Depending on the species of Plasmodium involved, relapses and recrudescences vary in their effects. P vivax and P ovale both give rise to hypnozoites in the liver. P vivax malaria may relapse for up to 3 years and P ovale for 1-1.5 years. P falciparum and P malariae do not form hypnozoites, so they do not have true relapses. However, the disease recrudesces because of surviving erythrocytic forms.

Although P falciparum can recrudesce for up to 1 year, P malariae may continue to cause clinical malarial attacks even 20 years after the original infection. Only the sporozoites (introduced by the mosquitoes themselves) can penetrate the liver cells. Thus, if malaria is acquired by blood transfusion or transplacentally, no infection of the liver occurs and relapses do not occur.
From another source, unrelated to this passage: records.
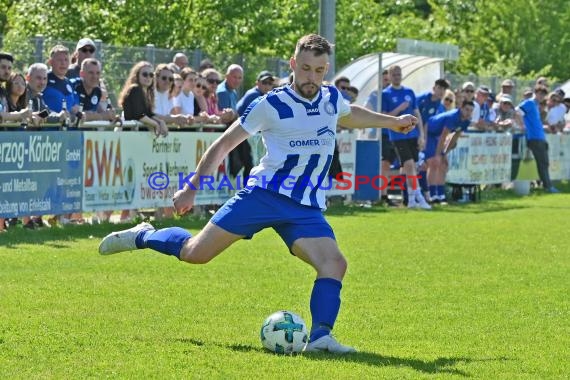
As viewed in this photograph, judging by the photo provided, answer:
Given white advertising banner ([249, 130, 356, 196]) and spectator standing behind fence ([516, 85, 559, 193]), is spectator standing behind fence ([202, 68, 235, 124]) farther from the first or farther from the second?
spectator standing behind fence ([516, 85, 559, 193])

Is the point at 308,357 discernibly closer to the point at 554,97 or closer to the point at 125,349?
the point at 125,349

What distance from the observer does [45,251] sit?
13656mm

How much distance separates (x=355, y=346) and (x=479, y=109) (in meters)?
18.8

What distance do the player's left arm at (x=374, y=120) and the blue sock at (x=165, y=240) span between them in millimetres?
1309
Fever can be very high from the first day. Temperatures of 40°C and higher are often observed. Fever is usually continuous or irregular. Classic periodicity may be established after some days. High fever, poor oral intake, and vomiting all contribute to dehydration.

The liver may be slightly tender. Splenomegaly takes many days, especially in the first attack in nonimmune children. In children from an endemic area, severe splenomegaly sometimes occurs.

Prolonged malaria can cause anemia. Also, with heavy parasitemia and large-scale destruction of erythrocytes, mild jaundice may occur. This jaundice subsides with the treatment of malaria.

Demonstration of the parasite in a smear of the blood definitely establishes the presence of malaria. A negative finding on examination does not rule out malaria. Only 50% of children with malaria have positive smear findings, even on repeated examination.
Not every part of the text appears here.